What will happen with the data you collect during this project?
First, we will analyze the data in terms of quality.  One of our research questions is how good are the data collected by volunteers compared to data collected by experts. Another research question is how can imperfect but large data collected by volunteers be filtered and combined so that it becomes useful and fulfills the scientific accuracy requirements.

Then we will use these data and integrate them into currently existing land use and land cover data, and find ways to make better use of it. For example, in order to make projections about future land-use and to better quantify current yield gaps it is crucial to get accurate current information on land-use, including spatially explicit information on crop types, crop management information and other data.

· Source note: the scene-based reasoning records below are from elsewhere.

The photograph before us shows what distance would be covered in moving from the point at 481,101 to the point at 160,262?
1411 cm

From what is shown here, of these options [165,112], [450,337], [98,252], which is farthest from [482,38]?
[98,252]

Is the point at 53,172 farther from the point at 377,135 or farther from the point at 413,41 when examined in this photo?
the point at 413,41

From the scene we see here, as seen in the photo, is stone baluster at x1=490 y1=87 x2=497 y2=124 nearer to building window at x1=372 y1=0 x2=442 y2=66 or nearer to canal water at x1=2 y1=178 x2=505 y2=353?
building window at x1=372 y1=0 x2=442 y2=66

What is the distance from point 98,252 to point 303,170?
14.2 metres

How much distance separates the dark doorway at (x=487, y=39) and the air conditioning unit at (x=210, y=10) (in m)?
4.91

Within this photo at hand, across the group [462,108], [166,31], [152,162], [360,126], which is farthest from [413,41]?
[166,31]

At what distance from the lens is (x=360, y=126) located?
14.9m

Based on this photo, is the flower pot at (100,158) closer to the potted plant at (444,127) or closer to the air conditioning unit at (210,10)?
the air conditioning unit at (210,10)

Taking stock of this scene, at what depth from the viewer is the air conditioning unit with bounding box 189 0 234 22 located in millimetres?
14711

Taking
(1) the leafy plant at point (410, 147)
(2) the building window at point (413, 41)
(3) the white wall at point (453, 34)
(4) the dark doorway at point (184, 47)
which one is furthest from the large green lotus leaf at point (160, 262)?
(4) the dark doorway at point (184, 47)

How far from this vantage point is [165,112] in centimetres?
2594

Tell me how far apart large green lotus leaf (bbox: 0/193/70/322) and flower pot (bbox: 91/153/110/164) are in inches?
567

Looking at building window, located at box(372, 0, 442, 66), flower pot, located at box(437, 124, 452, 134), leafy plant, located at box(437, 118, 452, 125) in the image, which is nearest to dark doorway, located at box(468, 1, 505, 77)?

Once we have done some quality checks we will also make these data available for other researchers or interested groups of people.

Crowdsourcing for land cover is in its infancy. There have been lots of crowdsourcing projects in astronomy, archaeology, and biology, for example, but there hasn’t been much on land use, and there is huge potential there. ”We need to not only better understand the quality of the data we collect, but also expand the network of institutions who are working on this topic.”

Note: This article gives the views of the interviewee, and not the position of the Nexus blog, nor of the International Institute for Applied Systems Analysis.